── Фрагмент текста

Мераб Мамардашвили: топология мысли
Шрифт:
В Москву! В Москву! Три сестры у Чехова рвутся туда, в столицу, полагая, что там их родина, то есть, то место, где их души успокоятся.
Но что при этом делают герои, дабы обрести утраченную, потерянную родину? Она ведь, ещё раз заметим, неизвестная. Что же мы туда стремимся, если мы не знаем её, и знать не можем? Мы приписываем ей черты рая сугубо от противного, полагая, что там не будет так, как здесь. А здесь всё обрыдло, и нет любви. Какая-то странная мечта и стремление к тому, чего не знаешь и знать в принципе не можешь, не дано. Но ты к незнаемому стремишься в своих мечтаниях. Именно потому, что ты всеми фибрами чувствуешь свою неуместность в этом мире, свою утопичность: «Когда я ощущаю, что своим несомненным для меня актом жизни я не умещаюсь в мире, для меня нет места в мире, тогда возникает вопрос смысла, в том числе смысла всех наших избыточных чувств» [Мамардашвили 2014: 124].
Но потому я и не уместен в этом мире (мне так кажется), что я самого себя и не нашёл. Я своё место,
А-а… вот оно… Как будто мы вышли на поляну, на свет. Солнышко, тепло стало. Наконец-то. Вот от М. К. вроде мы слышим важнейшее: мы вышли на территорию неизвестного, попали на землю, неизвестную родину. Назовем её территорией личности. Та самая неизвестная реальность, в которой живёт и пребывает личность, и к жизни, к которой мы призваны.

────
── Выборка данных

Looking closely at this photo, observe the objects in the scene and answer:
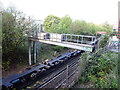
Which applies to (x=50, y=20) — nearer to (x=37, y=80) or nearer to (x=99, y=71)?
(x=37, y=80)

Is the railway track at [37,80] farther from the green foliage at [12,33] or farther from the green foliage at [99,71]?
the green foliage at [12,33]

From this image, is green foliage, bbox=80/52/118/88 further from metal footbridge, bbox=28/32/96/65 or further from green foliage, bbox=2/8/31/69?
green foliage, bbox=2/8/31/69

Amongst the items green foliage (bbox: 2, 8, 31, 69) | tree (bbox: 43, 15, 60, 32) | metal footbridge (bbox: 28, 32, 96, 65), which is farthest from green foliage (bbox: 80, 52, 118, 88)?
tree (bbox: 43, 15, 60, 32)

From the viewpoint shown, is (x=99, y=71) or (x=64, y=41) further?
(x=64, y=41)

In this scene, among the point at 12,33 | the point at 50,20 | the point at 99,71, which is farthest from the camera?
the point at 50,20

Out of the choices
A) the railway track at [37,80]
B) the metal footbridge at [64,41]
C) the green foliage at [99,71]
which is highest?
the metal footbridge at [64,41]

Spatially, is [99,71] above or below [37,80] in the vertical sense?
above

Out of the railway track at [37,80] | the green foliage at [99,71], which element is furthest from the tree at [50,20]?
the green foliage at [99,71]

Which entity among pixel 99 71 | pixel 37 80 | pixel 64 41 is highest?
pixel 64 41

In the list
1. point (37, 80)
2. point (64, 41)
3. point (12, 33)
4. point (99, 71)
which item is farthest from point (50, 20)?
point (99, 71)

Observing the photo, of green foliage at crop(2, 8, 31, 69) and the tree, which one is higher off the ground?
the tree

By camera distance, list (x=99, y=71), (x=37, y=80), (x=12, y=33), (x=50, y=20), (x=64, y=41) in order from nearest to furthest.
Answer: (x=99, y=71)
(x=37, y=80)
(x=64, y=41)
(x=12, y=33)
(x=50, y=20)

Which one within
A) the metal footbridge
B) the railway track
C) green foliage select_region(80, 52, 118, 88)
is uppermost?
the metal footbridge

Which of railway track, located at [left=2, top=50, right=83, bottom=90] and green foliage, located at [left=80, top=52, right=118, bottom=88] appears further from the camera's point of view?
railway track, located at [left=2, top=50, right=83, bottom=90]
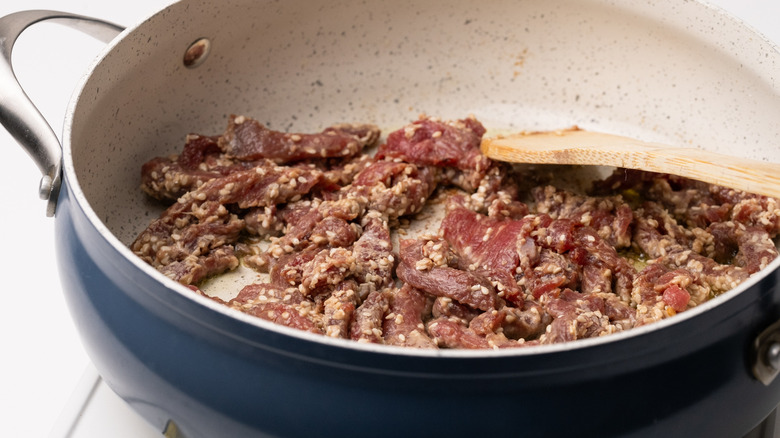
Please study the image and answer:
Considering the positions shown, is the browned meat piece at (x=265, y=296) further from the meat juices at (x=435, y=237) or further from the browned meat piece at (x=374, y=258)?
the browned meat piece at (x=374, y=258)

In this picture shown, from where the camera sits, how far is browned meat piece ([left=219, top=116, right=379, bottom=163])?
139 inches

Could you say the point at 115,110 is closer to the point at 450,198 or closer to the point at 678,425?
the point at 450,198

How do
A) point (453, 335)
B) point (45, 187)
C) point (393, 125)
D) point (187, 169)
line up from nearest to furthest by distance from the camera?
point (45, 187)
point (453, 335)
point (187, 169)
point (393, 125)

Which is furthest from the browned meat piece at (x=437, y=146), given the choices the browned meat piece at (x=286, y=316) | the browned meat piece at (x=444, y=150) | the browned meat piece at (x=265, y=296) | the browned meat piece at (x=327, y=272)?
the browned meat piece at (x=286, y=316)

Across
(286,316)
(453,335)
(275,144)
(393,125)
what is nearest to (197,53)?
(275,144)

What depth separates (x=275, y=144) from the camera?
3541 millimetres

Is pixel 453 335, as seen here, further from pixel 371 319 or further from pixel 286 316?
pixel 286 316

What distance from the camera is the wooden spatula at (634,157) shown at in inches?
111

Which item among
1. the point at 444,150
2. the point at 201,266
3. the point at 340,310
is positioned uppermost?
the point at 444,150

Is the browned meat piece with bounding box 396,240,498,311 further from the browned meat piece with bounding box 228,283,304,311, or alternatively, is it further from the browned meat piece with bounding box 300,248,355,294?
the browned meat piece with bounding box 228,283,304,311

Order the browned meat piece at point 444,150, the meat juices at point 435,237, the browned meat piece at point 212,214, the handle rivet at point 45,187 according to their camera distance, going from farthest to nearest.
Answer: the browned meat piece at point 444,150, the browned meat piece at point 212,214, the meat juices at point 435,237, the handle rivet at point 45,187

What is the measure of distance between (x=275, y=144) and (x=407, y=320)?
1.01 meters

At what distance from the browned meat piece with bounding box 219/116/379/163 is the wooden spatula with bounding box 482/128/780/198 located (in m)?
0.57

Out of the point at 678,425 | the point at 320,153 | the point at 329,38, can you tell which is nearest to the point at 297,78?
the point at 329,38
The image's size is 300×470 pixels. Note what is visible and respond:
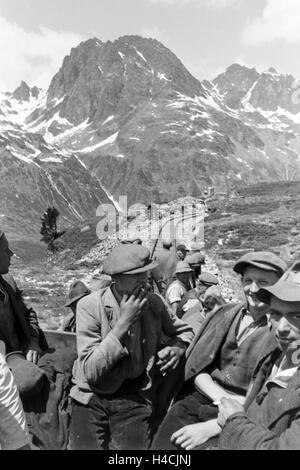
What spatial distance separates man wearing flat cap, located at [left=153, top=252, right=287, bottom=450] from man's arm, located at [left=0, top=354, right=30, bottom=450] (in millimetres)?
1197

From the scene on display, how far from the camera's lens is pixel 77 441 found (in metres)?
3.70

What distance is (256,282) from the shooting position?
11.7ft

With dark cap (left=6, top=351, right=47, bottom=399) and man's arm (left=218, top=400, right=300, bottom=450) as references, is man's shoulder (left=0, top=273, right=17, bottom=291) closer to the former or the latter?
dark cap (left=6, top=351, right=47, bottom=399)

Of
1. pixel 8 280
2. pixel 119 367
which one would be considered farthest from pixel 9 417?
pixel 8 280

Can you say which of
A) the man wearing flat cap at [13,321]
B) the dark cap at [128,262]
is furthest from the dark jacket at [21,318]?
the dark cap at [128,262]

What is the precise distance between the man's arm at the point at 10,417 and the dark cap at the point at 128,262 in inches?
46.8

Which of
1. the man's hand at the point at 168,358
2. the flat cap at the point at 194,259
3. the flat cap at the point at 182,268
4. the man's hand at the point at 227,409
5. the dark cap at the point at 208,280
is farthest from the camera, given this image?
the flat cap at the point at 194,259

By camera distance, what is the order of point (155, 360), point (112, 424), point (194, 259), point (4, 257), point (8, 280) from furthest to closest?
point (194, 259)
point (8, 280)
point (4, 257)
point (155, 360)
point (112, 424)

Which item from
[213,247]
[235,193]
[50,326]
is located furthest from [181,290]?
[235,193]

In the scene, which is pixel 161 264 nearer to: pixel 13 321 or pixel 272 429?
pixel 13 321

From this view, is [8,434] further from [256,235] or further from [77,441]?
[256,235]

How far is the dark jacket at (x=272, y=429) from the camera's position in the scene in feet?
8.32

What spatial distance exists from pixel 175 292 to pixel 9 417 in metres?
4.05

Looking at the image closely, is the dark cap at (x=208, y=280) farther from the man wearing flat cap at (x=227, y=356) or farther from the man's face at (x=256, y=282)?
the man's face at (x=256, y=282)
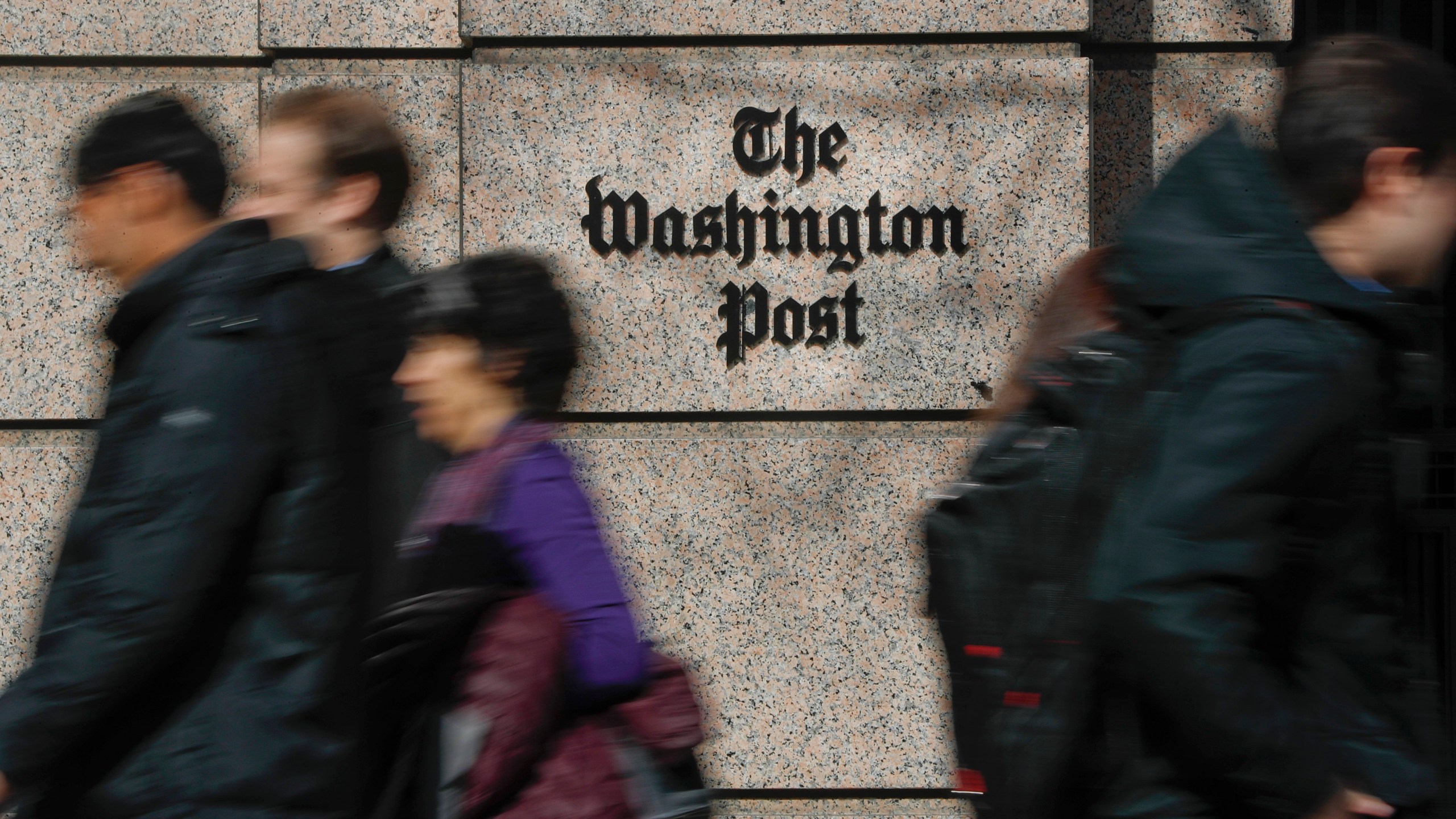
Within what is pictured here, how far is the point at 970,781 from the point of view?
5.11 feet

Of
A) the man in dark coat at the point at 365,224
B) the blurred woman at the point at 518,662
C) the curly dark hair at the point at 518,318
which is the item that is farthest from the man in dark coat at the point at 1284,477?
the man in dark coat at the point at 365,224

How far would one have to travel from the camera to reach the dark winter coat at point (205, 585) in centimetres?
169

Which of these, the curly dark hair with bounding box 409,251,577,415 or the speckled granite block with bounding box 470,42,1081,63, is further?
the speckled granite block with bounding box 470,42,1081,63

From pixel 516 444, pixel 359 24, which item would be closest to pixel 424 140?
pixel 359 24

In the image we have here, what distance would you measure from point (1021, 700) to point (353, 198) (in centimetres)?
157

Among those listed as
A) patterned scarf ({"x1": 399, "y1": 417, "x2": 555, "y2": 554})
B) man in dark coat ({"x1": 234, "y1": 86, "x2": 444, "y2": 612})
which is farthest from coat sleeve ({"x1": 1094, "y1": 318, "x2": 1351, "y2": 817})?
man in dark coat ({"x1": 234, "y1": 86, "x2": 444, "y2": 612})

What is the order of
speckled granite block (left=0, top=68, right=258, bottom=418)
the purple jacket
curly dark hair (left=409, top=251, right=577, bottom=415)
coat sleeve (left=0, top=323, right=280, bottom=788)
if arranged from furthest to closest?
1. speckled granite block (left=0, top=68, right=258, bottom=418)
2. curly dark hair (left=409, top=251, right=577, bottom=415)
3. the purple jacket
4. coat sleeve (left=0, top=323, right=280, bottom=788)

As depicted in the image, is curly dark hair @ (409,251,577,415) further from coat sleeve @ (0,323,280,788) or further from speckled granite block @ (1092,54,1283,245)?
speckled granite block @ (1092,54,1283,245)

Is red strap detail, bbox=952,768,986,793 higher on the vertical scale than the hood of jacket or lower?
lower

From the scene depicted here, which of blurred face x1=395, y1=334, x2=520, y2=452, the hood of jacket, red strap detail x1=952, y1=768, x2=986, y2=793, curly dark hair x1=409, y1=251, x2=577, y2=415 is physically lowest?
red strap detail x1=952, y1=768, x2=986, y2=793

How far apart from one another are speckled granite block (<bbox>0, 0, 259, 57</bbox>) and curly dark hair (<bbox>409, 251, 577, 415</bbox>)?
2088mm

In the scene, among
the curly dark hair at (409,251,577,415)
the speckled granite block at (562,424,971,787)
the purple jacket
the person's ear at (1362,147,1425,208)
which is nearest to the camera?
the person's ear at (1362,147,1425,208)

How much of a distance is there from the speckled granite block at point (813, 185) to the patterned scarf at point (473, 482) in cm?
156

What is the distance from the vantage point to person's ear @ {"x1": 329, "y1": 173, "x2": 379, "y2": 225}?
2.29 meters
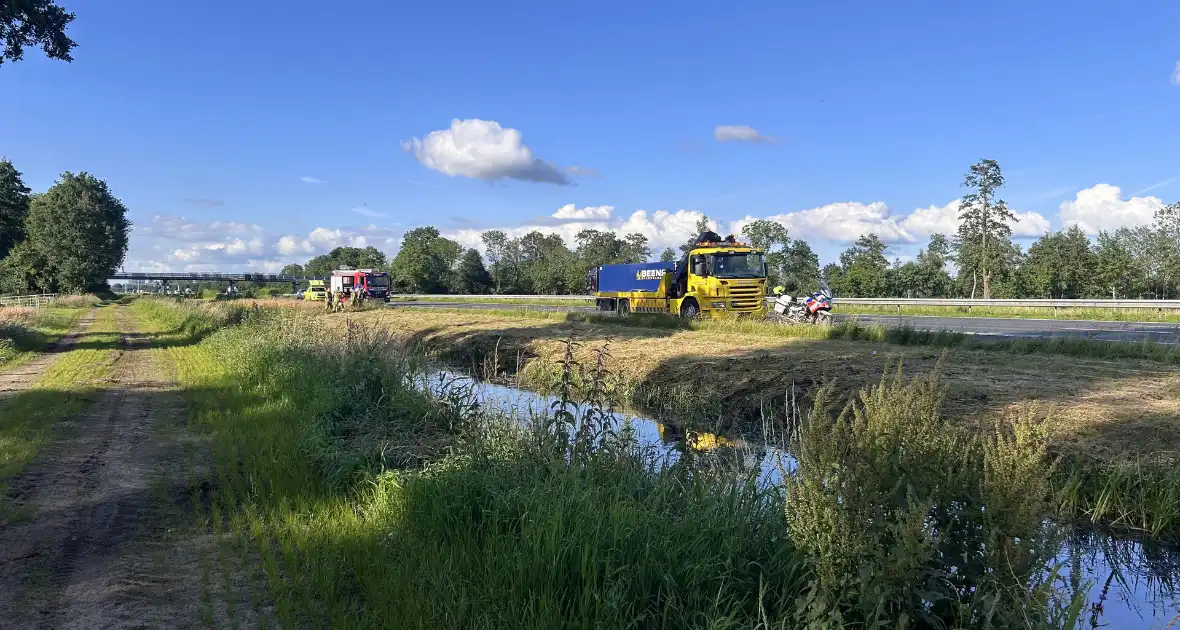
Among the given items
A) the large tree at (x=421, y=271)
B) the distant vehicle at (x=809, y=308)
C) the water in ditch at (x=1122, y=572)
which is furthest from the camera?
the large tree at (x=421, y=271)

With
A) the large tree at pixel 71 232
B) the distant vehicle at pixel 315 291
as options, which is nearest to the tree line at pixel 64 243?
the large tree at pixel 71 232

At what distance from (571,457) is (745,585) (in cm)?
220

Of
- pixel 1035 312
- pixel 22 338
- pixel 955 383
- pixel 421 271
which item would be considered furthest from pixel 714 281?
pixel 421 271

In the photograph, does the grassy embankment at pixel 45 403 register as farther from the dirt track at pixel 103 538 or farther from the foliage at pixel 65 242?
the foliage at pixel 65 242

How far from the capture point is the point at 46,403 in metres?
10.4

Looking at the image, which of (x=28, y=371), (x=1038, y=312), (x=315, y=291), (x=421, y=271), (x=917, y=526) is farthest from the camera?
(x=421, y=271)

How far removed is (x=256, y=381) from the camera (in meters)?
11.8

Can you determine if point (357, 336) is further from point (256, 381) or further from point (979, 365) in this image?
point (979, 365)

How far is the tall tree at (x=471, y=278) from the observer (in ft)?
303

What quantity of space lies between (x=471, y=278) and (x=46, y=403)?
83365 millimetres

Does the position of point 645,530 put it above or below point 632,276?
below

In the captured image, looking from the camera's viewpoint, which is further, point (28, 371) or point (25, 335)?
point (25, 335)

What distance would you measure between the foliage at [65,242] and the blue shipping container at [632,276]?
218 ft

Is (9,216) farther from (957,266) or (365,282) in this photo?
(957,266)
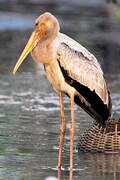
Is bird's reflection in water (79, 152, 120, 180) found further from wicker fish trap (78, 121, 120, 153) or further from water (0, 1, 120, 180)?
wicker fish trap (78, 121, 120, 153)

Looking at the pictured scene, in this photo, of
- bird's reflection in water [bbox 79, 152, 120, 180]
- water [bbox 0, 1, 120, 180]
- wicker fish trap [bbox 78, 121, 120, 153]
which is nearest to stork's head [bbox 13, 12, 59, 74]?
water [bbox 0, 1, 120, 180]

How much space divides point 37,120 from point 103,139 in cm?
→ 272

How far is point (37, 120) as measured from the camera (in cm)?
1498

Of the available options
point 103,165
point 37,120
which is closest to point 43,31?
point 103,165

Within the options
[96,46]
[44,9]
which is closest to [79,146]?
[96,46]

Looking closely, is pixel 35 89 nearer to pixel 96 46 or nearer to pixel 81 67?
pixel 81 67

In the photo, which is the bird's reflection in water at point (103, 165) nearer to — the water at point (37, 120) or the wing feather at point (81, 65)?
the water at point (37, 120)

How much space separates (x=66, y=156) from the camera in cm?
1199

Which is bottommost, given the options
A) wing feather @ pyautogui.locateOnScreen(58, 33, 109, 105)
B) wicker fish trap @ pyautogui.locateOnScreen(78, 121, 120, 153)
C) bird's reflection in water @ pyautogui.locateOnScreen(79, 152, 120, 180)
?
bird's reflection in water @ pyautogui.locateOnScreen(79, 152, 120, 180)

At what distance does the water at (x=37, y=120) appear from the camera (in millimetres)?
10969

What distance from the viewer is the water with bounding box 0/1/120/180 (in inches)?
432

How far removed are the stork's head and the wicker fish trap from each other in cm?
186

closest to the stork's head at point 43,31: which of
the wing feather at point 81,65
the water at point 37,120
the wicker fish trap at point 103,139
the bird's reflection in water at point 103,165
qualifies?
the wing feather at point 81,65

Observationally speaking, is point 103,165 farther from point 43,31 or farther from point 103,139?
point 43,31
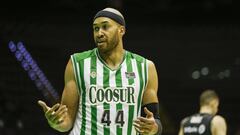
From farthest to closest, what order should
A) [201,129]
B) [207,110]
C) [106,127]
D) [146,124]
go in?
[207,110] → [201,129] → [106,127] → [146,124]

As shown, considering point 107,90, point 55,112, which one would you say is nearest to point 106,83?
point 107,90

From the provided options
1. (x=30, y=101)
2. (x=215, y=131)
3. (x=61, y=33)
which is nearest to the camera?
(x=215, y=131)

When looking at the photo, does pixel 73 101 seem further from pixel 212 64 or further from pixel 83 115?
pixel 212 64

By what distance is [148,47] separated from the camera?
1379 centimetres

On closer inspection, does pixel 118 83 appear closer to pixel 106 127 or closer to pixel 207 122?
pixel 106 127

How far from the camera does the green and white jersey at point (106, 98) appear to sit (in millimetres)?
4320

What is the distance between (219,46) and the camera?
1409cm

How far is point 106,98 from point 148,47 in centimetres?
952

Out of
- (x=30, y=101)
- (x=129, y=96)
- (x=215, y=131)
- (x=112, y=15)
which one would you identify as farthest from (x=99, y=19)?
(x=30, y=101)

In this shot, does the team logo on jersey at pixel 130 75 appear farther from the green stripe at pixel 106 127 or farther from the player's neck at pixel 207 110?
the player's neck at pixel 207 110

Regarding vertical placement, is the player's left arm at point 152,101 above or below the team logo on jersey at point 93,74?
below

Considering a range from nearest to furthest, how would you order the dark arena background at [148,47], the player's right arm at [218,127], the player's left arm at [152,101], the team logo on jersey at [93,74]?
the player's left arm at [152,101], the team logo on jersey at [93,74], the player's right arm at [218,127], the dark arena background at [148,47]

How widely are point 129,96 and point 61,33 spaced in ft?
31.2

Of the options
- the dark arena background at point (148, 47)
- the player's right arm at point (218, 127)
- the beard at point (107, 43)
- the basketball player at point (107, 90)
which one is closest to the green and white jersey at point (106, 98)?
the basketball player at point (107, 90)
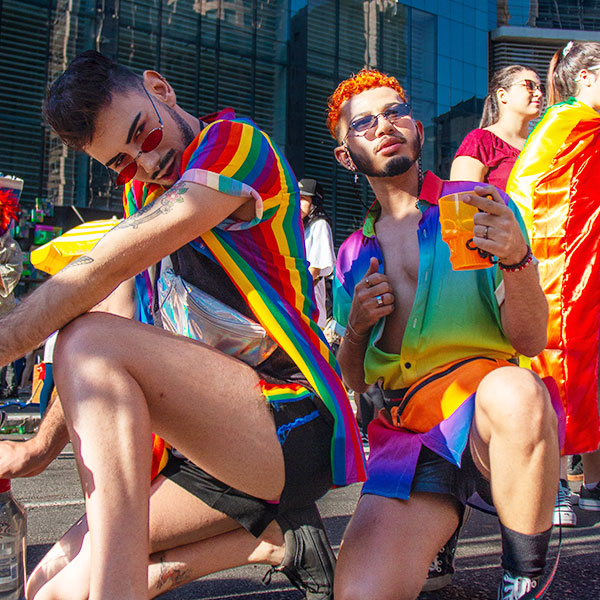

────

**Обязательные задания**:
(A) Выпишите все прилагательные, которыми в тексте о Мамардашвили определяется слово «родина». Каждое приведите один раз в именительном падеже женского рода.
(B) Продолжите текст о Мамардашвили двумя-тремя предложениями, следующими за последним.

**Итоговые ответы**:
(A) утраченная, потерянная, неизвестная

(B)
Там живёт философ, художник, личность в целом, просто у нас не хватает слов, мы задним числом, после того, как совершается этот философский или художественный акт, пытаемся подобрать слова, называя этот акт способом существования, реальностью личности: «всякая личность (она необязательно должна быть философом или художником) устроена так, что в саму ее конституцию всегда вплетен акт, который постфактум (то есть после того, как он свершится, и мы ищем слова для его описания) называется философским актом, художественным актом» [ПТП 2014: 127] 35 . Но эти слова мы подыскиваем задним числом для обозначения (ухватки, захвата, что в принципе невозможно – ухватить философский акт) и описания «некоего фундаментального акта, который конститутивен для человеческой личности» [там же].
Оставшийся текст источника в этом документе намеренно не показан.